Insects. Not the most cuddly of creatures are they? And bees, well they sting!
Now I’m the first to admit that I was never a great fan of creepy crawlies. But thanks to our bees I don’t get the eebie-jeebies when I see something with multiple legs scuttle past.
For those of you who are unfamiliar with our story, we found ourselves keeping bees by default. Cliff’s step-dad Ron kept bees for decades and, his health failing, we got our first hive so we could learn how to help him when he no longer could. We got hooked.
While Ron kept his bees in his back garden, we sited our hive in the corner of a farmer’s field, with the farmer’s permission of course. This is called an out-apiary. Not as convenient as popping out of the back door to check the bees but a lot better for neighbourly relations.
Our good intentions have led us to where we now find ourselves: enthusiastic beekeepers with a productive and expanding out-apiary. Happy bees, pollinating and foraging in a beautiful part of the great English countryside, and producing the most delicious honey.
Bees are utterly fascinating and, the more time we spend with ours, the more we adore them. That’s not to say they perch on our shoulders and let us pet them – make a mistake and they soon let you know you’ve upset them! And for tiny creatures they let you know when they’re miffed. I prefer not to miff them …
Which brings me neatly to the subject of this blog: The Sting In The Tail.
A honey bee will only sting you if it feels threatened. They will sting to defend their hive, their honey stores and their Queen Bee. Remain calm if a bee approaches you. Don’t swat them. You wouldn’t like it if you were swatted while going about your business, and neither do they.
The honey bee’s sting has a barb at the tip and this disembowels the poor creature if it stings, so you can see why they only sting as a last resort!
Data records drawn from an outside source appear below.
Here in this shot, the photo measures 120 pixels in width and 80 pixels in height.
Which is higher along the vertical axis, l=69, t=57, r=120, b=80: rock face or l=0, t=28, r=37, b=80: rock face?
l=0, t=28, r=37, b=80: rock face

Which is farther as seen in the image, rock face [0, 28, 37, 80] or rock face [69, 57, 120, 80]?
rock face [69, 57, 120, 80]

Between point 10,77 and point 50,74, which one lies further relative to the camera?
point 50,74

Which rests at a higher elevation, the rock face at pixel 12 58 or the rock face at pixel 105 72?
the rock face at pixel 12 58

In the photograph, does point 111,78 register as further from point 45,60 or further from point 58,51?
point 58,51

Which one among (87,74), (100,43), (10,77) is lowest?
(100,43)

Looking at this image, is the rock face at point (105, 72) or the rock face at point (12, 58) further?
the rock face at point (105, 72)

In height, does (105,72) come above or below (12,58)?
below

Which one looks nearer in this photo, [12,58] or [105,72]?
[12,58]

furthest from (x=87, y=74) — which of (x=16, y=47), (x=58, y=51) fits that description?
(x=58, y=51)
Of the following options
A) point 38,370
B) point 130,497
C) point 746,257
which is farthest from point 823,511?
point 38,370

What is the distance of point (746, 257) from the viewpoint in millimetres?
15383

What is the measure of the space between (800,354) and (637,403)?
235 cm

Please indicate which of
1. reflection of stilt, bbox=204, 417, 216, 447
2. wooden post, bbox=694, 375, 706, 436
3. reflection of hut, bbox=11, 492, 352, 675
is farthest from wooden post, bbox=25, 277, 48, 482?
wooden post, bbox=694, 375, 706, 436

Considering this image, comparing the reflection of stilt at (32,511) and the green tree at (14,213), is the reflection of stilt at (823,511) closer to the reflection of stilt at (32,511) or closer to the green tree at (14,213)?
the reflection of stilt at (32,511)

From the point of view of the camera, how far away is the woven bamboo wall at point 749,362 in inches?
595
Besides, we need all the pollinators we can get.
Wasps and hornets are a whole different matter. They retain their stings and will do it repeatedly. Wasps and hornets could be said to have anger issues. Stay calm, don’t flap your arms around, move away from them and you should stay safe. Remember, the yellow and black stripy ones have short tempers so steer clear.
Honey bees work long and hard. Watch them when they land on the flowers in your garden: they’re oblivious to you as they collect nectar and pollen. It’s what they do and thank goodness for the honey.
I hope you like the image at the start of this blog. It shows two of our ladies returning home after a hard day’s work, with a bumper crop of yellow pollen on their legs. Bottoms up, ladies!